The testing company’s 2020 profits, according to the SEC, were inflated by two news releases that prematurely led investors to believe its COVID-19 tests were ready to be sold to health care providers.
Published online Feb. 6 and Feb. 10, 2020, the releases announced “sales of its screening test designed to identify the presence of the novel coronavirus,” and quoted CEO Dwight Egan saying the company was “pleased to be able to offer a product to this market that excels in being both sensitive and specific, the two benchmarks for accuracy in molecular diagnostics.”
While the company’s tests received early authorization from the European Union on Feb. 24, 2020, the U.S. Food and Drug Administration did not approve the tests to be sold for diagnostic purposes until April 3 of that year.
The FDA reached out to the company with concerns about the news releases on Feb. 11. According to the SEC, Co-Diagnostics offered and sold over 3.3 million shares of stock at $3.08 per share, pulling in over $10 million on or around Feb. 13. It had not yet amended the news releases.
Co-Diagnostics was further admonished for not properly disclosing transactions with executives’ family members — including Egan’s son, who was the director of sales, and Benson’s son, who served as the head of communications and investor relations.
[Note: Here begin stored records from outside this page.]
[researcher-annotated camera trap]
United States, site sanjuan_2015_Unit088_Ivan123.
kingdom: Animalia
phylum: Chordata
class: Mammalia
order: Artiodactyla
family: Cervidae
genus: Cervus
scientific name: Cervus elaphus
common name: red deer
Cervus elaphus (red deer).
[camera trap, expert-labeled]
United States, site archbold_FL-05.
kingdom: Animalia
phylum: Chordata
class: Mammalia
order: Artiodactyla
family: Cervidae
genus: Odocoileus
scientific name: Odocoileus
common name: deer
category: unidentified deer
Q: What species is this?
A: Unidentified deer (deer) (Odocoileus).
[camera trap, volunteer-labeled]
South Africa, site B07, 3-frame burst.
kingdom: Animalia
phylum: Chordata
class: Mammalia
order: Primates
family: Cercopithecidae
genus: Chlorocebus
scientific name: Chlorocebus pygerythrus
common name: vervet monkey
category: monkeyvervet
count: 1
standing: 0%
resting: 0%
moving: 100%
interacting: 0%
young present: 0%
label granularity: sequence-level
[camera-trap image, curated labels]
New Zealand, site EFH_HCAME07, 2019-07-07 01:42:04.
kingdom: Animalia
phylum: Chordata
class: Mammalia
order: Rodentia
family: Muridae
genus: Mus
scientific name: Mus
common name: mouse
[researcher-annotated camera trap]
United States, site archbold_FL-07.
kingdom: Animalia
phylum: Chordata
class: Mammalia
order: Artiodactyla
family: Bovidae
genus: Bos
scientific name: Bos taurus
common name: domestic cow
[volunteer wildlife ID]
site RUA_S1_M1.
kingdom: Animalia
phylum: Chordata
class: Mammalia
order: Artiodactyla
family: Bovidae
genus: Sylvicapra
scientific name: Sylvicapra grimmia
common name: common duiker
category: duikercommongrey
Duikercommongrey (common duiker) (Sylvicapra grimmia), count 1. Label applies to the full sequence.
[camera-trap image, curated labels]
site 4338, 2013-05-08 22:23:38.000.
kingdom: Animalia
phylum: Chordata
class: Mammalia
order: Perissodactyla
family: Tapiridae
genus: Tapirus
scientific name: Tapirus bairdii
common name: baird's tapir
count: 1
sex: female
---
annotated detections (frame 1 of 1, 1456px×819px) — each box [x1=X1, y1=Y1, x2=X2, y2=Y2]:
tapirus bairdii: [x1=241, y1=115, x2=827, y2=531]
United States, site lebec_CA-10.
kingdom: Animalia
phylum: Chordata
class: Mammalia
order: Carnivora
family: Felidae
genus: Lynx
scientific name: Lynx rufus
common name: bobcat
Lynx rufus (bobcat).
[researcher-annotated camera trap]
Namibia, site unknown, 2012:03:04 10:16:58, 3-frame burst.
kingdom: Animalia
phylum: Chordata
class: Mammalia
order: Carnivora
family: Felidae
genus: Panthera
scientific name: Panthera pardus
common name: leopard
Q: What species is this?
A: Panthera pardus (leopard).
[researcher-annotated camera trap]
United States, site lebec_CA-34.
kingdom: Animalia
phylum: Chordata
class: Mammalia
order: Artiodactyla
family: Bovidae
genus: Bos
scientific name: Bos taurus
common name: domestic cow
Both of their salaries quadrupled to over $1 million in 2020.
In its filing, the SEC said Co-Diagnostics did not disclose those relationships in its annual reports for fiscal 2018, 2019 or 2020, nor did it document them in its proxy statements in 2019, 2020 and 2021. It said the company had not established any policies or procedures concerning related party transactions, and did not identify those transactions in its books or records, as required by the Exchange Act.
In its quarterly report filed May 11, Co-Diagnostics reported a net loss of $5.7 million for the three months ended March 31. For the same three months a year ago, it had reported a net income of $11.7 million.
The reversal was primarily caused by a drop in revenues — with fewer sales of its Logix Smart COVID-19 test — the company said, combined with increased operating expenses and other factors. For the three months ended March 31, Co-Diagnostics had revenues of $601,957 — compared to revenues of $22.7 million for the same period a year earlier.
The company reported it had cash and equivalents of $6.3 million and $68,920,535 of marketable investment securities.